The Victorian government has also made a move toward upping supply, but the focus is more on infill. They have announced 50 key transport areas where local planning laws would be overridden to allow high-rise apartment developments of up to 20 storeys near some stations. The question of feasibility also comes to mind: is this the right kind of supply for increasing home ownership. High density unit development in Melbourne was common in inner-city areas throughout the 2010s, but these were largely bought by investors and have not exactly led to prosperity and wealth creation for their owners. For example, in the suburb of Melbourne, CoreLogic data shows unit values are still -8.4% below the record high in May 2017. For millennials having kids and seeking a family home, high rises are also not traditionally a popular option. 2021 census data shows just 1.7% of one-family households resided in units in a nine or more storey block, compared to 82% of one-family households living in a detached house. However, units in established, affluent areas could provide an excellent downsizing option for empty nesters, freeing up more family homes.

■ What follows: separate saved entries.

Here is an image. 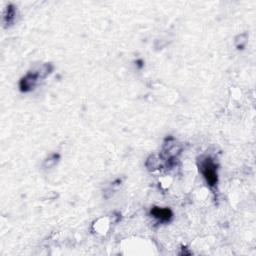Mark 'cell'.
<instances>
[{
    "instance_id": "1",
    "label": "cell",
    "mask_w": 256,
    "mask_h": 256,
    "mask_svg": "<svg viewBox=\"0 0 256 256\" xmlns=\"http://www.w3.org/2000/svg\"><path fill=\"white\" fill-rule=\"evenodd\" d=\"M200 169L208 185L211 187L214 186L217 183V172H216V166L213 161L210 158H206L201 163Z\"/></svg>"
},
{
    "instance_id": "2",
    "label": "cell",
    "mask_w": 256,
    "mask_h": 256,
    "mask_svg": "<svg viewBox=\"0 0 256 256\" xmlns=\"http://www.w3.org/2000/svg\"><path fill=\"white\" fill-rule=\"evenodd\" d=\"M154 218L158 219L161 222H168L171 220L173 213L169 208H161V207H153L150 211Z\"/></svg>"
}]
</instances>
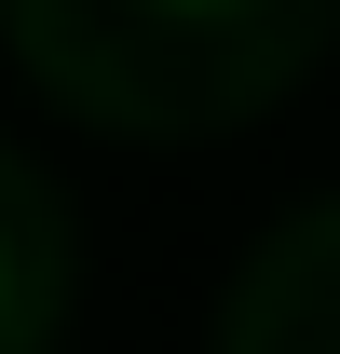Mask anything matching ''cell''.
Masks as SVG:
<instances>
[{
	"instance_id": "1",
	"label": "cell",
	"mask_w": 340,
	"mask_h": 354,
	"mask_svg": "<svg viewBox=\"0 0 340 354\" xmlns=\"http://www.w3.org/2000/svg\"><path fill=\"white\" fill-rule=\"evenodd\" d=\"M0 286H14V259H0Z\"/></svg>"
}]
</instances>
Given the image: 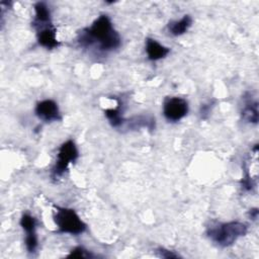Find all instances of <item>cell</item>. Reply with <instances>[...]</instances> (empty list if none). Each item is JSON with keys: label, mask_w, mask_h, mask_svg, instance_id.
Instances as JSON below:
<instances>
[{"label": "cell", "mask_w": 259, "mask_h": 259, "mask_svg": "<svg viewBox=\"0 0 259 259\" xmlns=\"http://www.w3.org/2000/svg\"><path fill=\"white\" fill-rule=\"evenodd\" d=\"M19 224L23 229V231L25 232L24 244H25L26 250L29 253H34L38 246V240L36 235V226H37L36 219L30 213L24 212L20 218Z\"/></svg>", "instance_id": "cell-7"}, {"label": "cell", "mask_w": 259, "mask_h": 259, "mask_svg": "<svg viewBox=\"0 0 259 259\" xmlns=\"http://www.w3.org/2000/svg\"><path fill=\"white\" fill-rule=\"evenodd\" d=\"M249 215L252 220H256L258 218V208H252L249 210Z\"/></svg>", "instance_id": "cell-15"}, {"label": "cell", "mask_w": 259, "mask_h": 259, "mask_svg": "<svg viewBox=\"0 0 259 259\" xmlns=\"http://www.w3.org/2000/svg\"><path fill=\"white\" fill-rule=\"evenodd\" d=\"M54 222L57 227V232L60 234L80 235L87 229V225L81 220L78 213L73 208L54 205Z\"/></svg>", "instance_id": "cell-3"}, {"label": "cell", "mask_w": 259, "mask_h": 259, "mask_svg": "<svg viewBox=\"0 0 259 259\" xmlns=\"http://www.w3.org/2000/svg\"><path fill=\"white\" fill-rule=\"evenodd\" d=\"M157 252L159 253V256L162 257V258H178L179 255L178 254H175L173 251H170V250H167L165 248H158Z\"/></svg>", "instance_id": "cell-14"}, {"label": "cell", "mask_w": 259, "mask_h": 259, "mask_svg": "<svg viewBox=\"0 0 259 259\" xmlns=\"http://www.w3.org/2000/svg\"><path fill=\"white\" fill-rule=\"evenodd\" d=\"M105 116L107 117V119L109 120L110 124L113 127H119L123 124L124 119L122 117L121 114V110H120V104H118L117 107L115 108H108L104 111Z\"/></svg>", "instance_id": "cell-12"}, {"label": "cell", "mask_w": 259, "mask_h": 259, "mask_svg": "<svg viewBox=\"0 0 259 259\" xmlns=\"http://www.w3.org/2000/svg\"><path fill=\"white\" fill-rule=\"evenodd\" d=\"M145 48H146L145 50H146L147 57L150 61H158V60L164 59L170 53L169 48L163 46L158 40L152 37L146 38Z\"/></svg>", "instance_id": "cell-10"}, {"label": "cell", "mask_w": 259, "mask_h": 259, "mask_svg": "<svg viewBox=\"0 0 259 259\" xmlns=\"http://www.w3.org/2000/svg\"><path fill=\"white\" fill-rule=\"evenodd\" d=\"M191 25H192V18L190 15L186 14L179 20H171L168 23L167 27L170 34L174 36H179L187 32V30L190 28Z\"/></svg>", "instance_id": "cell-11"}, {"label": "cell", "mask_w": 259, "mask_h": 259, "mask_svg": "<svg viewBox=\"0 0 259 259\" xmlns=\"http://www.w3.org/2000/svg\"><path fill=\"white\" fill-rule=\"evenodd\" d=\"M82 48H94L101 53L117 50L121 45V37L115 30L107 14H100L90 26L83 28L77 37Z\"/></svg>", "instance_id": "cell-1"}, {"label": "cell", "mask_w": 259, "mask_h": 259, "mask_svg": "<svg viewBox=\"0 0 259 259\" xmlns=\"http://www.w3.org/2000/svg\"><path fill=\"white\" fill-rule=\"evenodd\" d=\"M78 156L79 152L75 142L73 140H68L64 142L58 150L56 162L51 172L52 178L57 180L62 177L68 170L69 165L71 163H74L78 159Z\"/></svg>", "instance_id": "cell-4"}, {"label": "cell", "mask_w": 259, "mask_h": 259, "mask_svg": "<svg viewBox=\"0 0 259 259\" xmlns=\"http://www.w3.org/2000/svg\"><path fill=\"white\" fill-rule=\"evenodd\" d=\"M188 112V102L181 97H166L163 102V114L168 121L176 122Z\"/></svg>", "instance_id": "cell-5"}, {"label": "cell", "mask_w": 259, "mask_h": 259, "mask_svg": "<svg viewBox=\"0 0 259 259\" xmlns=\"http://www.w3.org/2000/svg\"><path fill=\"white\" fill-rule=\"evenodd\" d=\"M241 115L247 122L254 124L258 122V101L253 98L251 92H246L243 97Z\"/></svg>", "instance_id": "cell-9"}, {"label": "cell", "mask_w": 259, "mask_h": 259, "mask_svg": "<svg viewBox=\"0 0 259 259\" xmlns=\"http://www.w3.org/2000/svg\"><path fill=\"white\" fill-rule=\"evenodd\" d=\"M35 115L45 122L59 121L62 119L58 103L53 99H45L36 103L34 108Z\"/></svg>", "instance_id": "cell-8"}, {"label": "cell", "mask_w": 259, "mask_h": 259, "mask_svg": "<svg viewBox=\"0 0 259 259\" xmlns=\"http://www.w3.org/2000/svg\"><path fill=\"white\" fill-rule=\"evenodd\" d=\"M68 258H92L94 257L88 250L84 249L81 246H78L76 248H74L69 255L67 256Z\"/></svg>", "instance_id": "cell-13"}, {"label": "cell", "mask_w": 259, "mask_h": 259, "mask_svg": "<svg viewBox=\"0 0 259 259\" xmlns=\"http://www.w3.org/2000/svg\"><path fill=\"white\" fill-rule=\"evenodd\" d=\"M31 25L36 31V38L39 46L48 50H53L60 46L57 38V29L52 21Z\"/></svg>", "instance_id": "cell-6"}, {"label": "cell", "mask_w": 259, "mask_h": 259, "mask_svg": "<svg viewBox=\"0 0 259 259\" xmlns=\"http://www.w3.org/2000/svg\"><path fill=\"white\" fill-rule=\"evenodd\" d=\"M247 232V225L238 221L214 223L209 225L206 229L207 237L221 248L232 246L239 238L244 237Z\"/></svg>", "instance_id": "cell-2"}]
</instances>
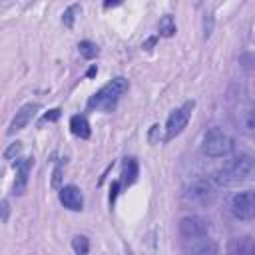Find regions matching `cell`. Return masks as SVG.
<instances>
[{
    "mask_svg": "<svg viewBox=\"0 0 255 255\" xmlns=\"http://www.w3.org/2000/svg\"><path fill=\"white\" fill-rule=\"evenodd\" d=\"M255 169V159L249 153H237L231 159H227L219 169L213 171L211 181L215 185H233L243 179H247Z\"/></svg>",
    "mask_w": 255,
    "mask_h": 255,
    "instance_id": "6da1fadb",
    "label": "cell"
},
{
    "mask_svg": "<svg viewBox=\"0 0 255 255\" xmlns=\"http://www.w3.org/2000/svg\"><path fill=\"white\" fill-rule=\"evenodd\" d=\"M129 84L124 76H118L110 80L106 86H102L90 100H88V110H102V112H112L120 98L128 92Z\"/></svg>",
    "mask_w": 255,
    "mask_h": 255,
    "instance_id": "7a4b0ae2",
    "label": "cell"
},
{
    "mask_svg": "<svg viewBox=\"0 0 255 255\" xmlns=\"http://www.w3.org/2000/svg\"><path fill=\"white\" fill-rule=\"evenodd\" d=\"M235 149V141L229 133H225L219 128H211L205 131L203 141H201V151L207 157H225Z\"/></svg>",
    "mask_w": 255,
    "mask_h": 255,
    "instance_id": "3957f363",
    "label": "cell"
},
{
    "mask_svg": "<svg viewBox=\"0 0 255 255\" xmlns=\"http://www.w3.org/2000/svg\"><path fill=\"white\" fill-rule=\"evenodd\" d=\"M193 108H195V102H193V100H187L185 104H181L179 108H175V110L169 114L167 124H165V141L177 137V135L187 128V124H189V120H191Z\"/></svg>",
    "mask_w": 255,
    "mask_h": 255,
    "instance_id": "277c9868",
    "label": "cell"
},
{
    "mask_svg": "<svg viewBox=\"0 0 255 255\" xmlns=\"http://www.w3.org/2000/svg\"><path fill=\"white\" fill-rule=\"evenodd\" d=\"M229 211L235 219H255V191H239L229 201Z\"/></svg>",
    "mask_w": 255,
    "mask_h": 255,
    "instance_id": "5b68a950",
    "label": "cell"
},
{
    "mask_svg": "<svg viewBox=\"0 0 255 255\" xmlns=\"http://www.w3.org/2000/svg\"><path fill=\"white\" fill-rule=\"evenodd\" d=\"M209 231V221L201 215H187L179 221V233L185 239H193V237H205Z\"/></svg>",
    "mask_w": 255,
    "mask_h": 255,
    "instance_id": "8992f818",
    "label": "cell"
},
{
    "mask_svg": "<svg viewBox=\"0 0 255 255\" xmlns=\"http://www.w3.org/2000/svg\"><path fill=\"white\" fill-rule=\"evenodd\" d=\"M183 253L185 255H219V245L213 239H209L207 235L205 237H193V239L185 241Z\"/></svg>",
    "mask_w": 255,
    "mask_h": 255,
    "instance_id": "52a82bcc",
    "label": "cell"
},
{
    "mask_svg": "<svg viewBox=\"0 0 255 255\" xmlns=\"http://www.w3.org/2000/svg\"><path fill=\"white\" fill-rule=\"evenodd\" d=\"M32 165H34V157H32V155L22 157V159H18V161L14 163V167H16V177H14V185H12V189H14L16 195H22V193L26 191Z\"/></svg>",
    "mask_w": 255,
    "mask_h": 255,
    "instance_id": "ba28073f",
    "label": "cell"
},
{
    "mask_svg": "<svg viewBox=\"0 0 255 255\" xmlns=\"http://www.w3.org/2000/svg\"><path fill=\"white\" fill-rule=\"evenodd\" d=\"M58 197H60V203L70 211H82V207H84V195H82L80 187H76L72 183L62 185L58 191Z\"/></svg>",
    "mask_w": 255,
    "mask_h": 255,
    "instance_id": "9c48e42d",
    "label": "cell"
},
{
    "mask_svg": "<svg viewBox=\"0 0 255 255\" xmlns=\"http://www.w3.org/2000/svg\"><path fill=\"white\" fill-rule=\"evenodd\" d=\"M40 110V106L38 104H24L18 112H16V116L12 118V122H10V126H8V133L12 135V133H16V131H20V129H24L28 124H30V120L34 118V114Z\"/></svg>",
    "mask_w": 255,
    "mask_h": 255,
    "instance_id": "30bf717a",
    "label": "cell"
},
{
    "mask_svg": "<svg viewBox=\"0 0 255 255\" xmlns=\"http://www.w3.org/2000/svg\"><path fill=\"white\" fill-rule=\"evenodd\" d=\"M139 175V165L135 161V157H126L122 163V173H120V187H129Z\"/></svg>",
    "mask_w": 255,
    "mask_h": 255,
    "instance_id": "8fae6325",
    "label": "cell"
},
{
    "mask_svg": "<svg viewBox=\"0 0 255 255\" xmlns=\"http://www.w3.org/2000/svg\"><path fill=\"white\" fill-rule=\"evenodd\" d=\"M213 187H211V181H207V179H197V181H193L191 185H189V189H187V197H191V199H197V201H209L211 197H213Z\"/></svg>",
    "mask_w": 255,
    "mask_h": 255,
    "instance_id": "7c38bea8",
    "label": "cell"
},
{
    "mask_svg": "<svg viewBox=\"0 0 255 255\" xmlns=\"http://www.w3.org/2000/svg\"><path fill=\"white\" fill-rule=\"evenodd\" d=\"M229 253L231 255H255V237L251 235L235 237L229 243Z\"/></svg>",
    "mask_w": 255,
    "mask_h": 255,
    "instance_id": "4fadbf2b",
    "label": "cell"
},
{
    "mask_svg": "<svg viewBox=\"0 0 255 255\" xmlns=\"http://www.w3.org/2000/svg\"><path fill=\"white\" fill-rule=\"evenodd\" d=\"M70 129H72L74 135H78V137H82V139H88L90 133H92L90 122H88V118L82 116V114H76V116L70 118Z\"/></svg>",
    "mask_w": 255,
    "mask_h": 255,
    "instance_id": "5bb4252c",
    "label": "cell"
},
{
    "mask_svg": "<svg viewBox=\"0 0 255 255\" xmlns=\"http://www.w3.org/2000/svg\"><path fill=\"white\" fill-rule=\"evenodd\" d=\"M72 249H74L76 255H88V251H90V239L86 235H74Z\"/></svg>",
    "mask_w": 255,
    "mask_h": 255,
    "instance_id": "9a60e30c",
    "label": "cell"
},
{
    "mask_svg": "<svg viewBox=\"0 0 255 255\" xmlns=\"http://www.w3.org/2000/svg\"><path fill=\"white\" fill-rule=\"evenodd\" d=\"M78 50H80V54L86 58V60H92V58H96L98 56V46L92 42V40H82L80 44H78Z\"/></svg>",
    "mask_w": 255,
    "mask_h": 255,
    "instance_id": "2e32d148",
    "label": "cell"
},
{
    "mask_svg": "<svg viewBox=\"0 0 255 255\" xmlns=\"http://www.w3.org/2000/svg\"><path fill=\"white\" fill-rule=\"evenodd\" d=\"M157 30H159L161 36H173V34H175V22H173V18H171L169 14L163 16V18L159 20V24H157Z\"/></svg>",
    "mask_w": 255,
    "mask_h": 255,
    "instance_id": "e0dca14e",
    "label": "cell"
},
{
    "mask_svg": "<svg viewBox=\"0 0 255 255\" xmlns=\"http://www.w3.org/2000/svg\"><path fill=\"white\" fill-rule=\"evenodd\" d=\"M245 128L249 133L255 135V104H251L247 108V114H245Z\"/></svg>",
    "mask_w": 255,
    "mask_h": 255,
    "instance_id": "ac0fdd59",
    "label": "cell"
},
{
    "mask_svg": "<svg viewBox=\"0 0 255 255\" xmlns=\"http://www.w3.org/2000/svg\"><path fill=\"white\" fill-rule=\"evenodd\" d=\"M76 12H80V6H78V4H72V6H70L66 12H64V16H62V22H64L68 28H72V24H74V18H76L74 14H76Z\"/></svg>",
    "mask_w": 255,
    "mask_h": 255,
    "instance_id": "d6986e66",
    "label": "cell"
},
{
    "mask_svg": "<svg viewBox=\"0 0 255 255\" xmlns=\"http://www.w3.org/2000/svg\"><path fill=\"white\" fill-rule=\"evenodd\" d=\"M20 151H22V143H20V141H14V143H10L8 149L4 151V159H14Z\"/></svg>",
    "mask_w": 255,
    "mask_h": 255,
    "instance_id": "ffe728a7",
    "label": "cell"
},
{
    "mask_svg": "<svg viewBox=\"0 0 255 255\" xmlns=\"http://www.w3.org/2000/svg\"><path fill=\"white\" fill-rule=\"evenodd\" d=\"M58 118H60V110L56 108V110H50L48 114H44L42 120H40V124H44V122H54V120H58Z\"/></svg>",
    "mask_w": 255,
    "mask_h": 255,
    "instance_id": "44dd1931",
    "label": "cell"
},
{
    "mask_svg": "<svg viewBox=\"0 0 255 255\" xmlns=\"http://www.w3.org/2000/svg\"><path fill=\"white\" fill-rule=\"evenodd\" d=\"M60 173H62V163H58L56 169H54V179H52V185L54 187H58V183H60Z\"/></svg>",
    "mask_w": 255,
    "mask_h": 255,
    "instance_id": "7402d4cb",
    "label": "cell"
},
{
    "mask_svg": "<svg viewBox=\"0 0 255 255\" xmlns=\"http://www.w3.org/2000/svg\"><path fill=\"white\" fill-rule=\"evenodd\" d=\"M8 211H10L8 199H2V221H6V219H8Z\"/></svg>",
    "mask_w": 255,
    "mask_h": 255,
    "instance_id": "603a6c76",
    "label": "cell"
}]
</instances>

Interestingly though, the Victorian state government has also announced an immediate, uncapped 12-month concession on stamp duty for off-the-plan townhouse and unit purchases. Historic lending data from the ABS shows that the biggest surges in first home buyer activity have occurred during temporary, uncapped buyer concessions, because they concentrate first home buyer activity under the period the concession is available. These included the temporary boost to the First Home Owners Grant in 2008 and 2009, and the HomeBuilder scheme, which was available to all buyers but had strong take up from first home buyers. This actually does serve to improve the feasibility of unit projects in the areas earmarked for upzoning. Even without the stamp duty concession, younger Australians would likely be incentivised to take up unit living because of the cost blow out between houses and units through the pandemic. In September, CoreLogic data shows a $313,500 gap between the median house and unit value in Melbourne, up from $208,500 in December 2019.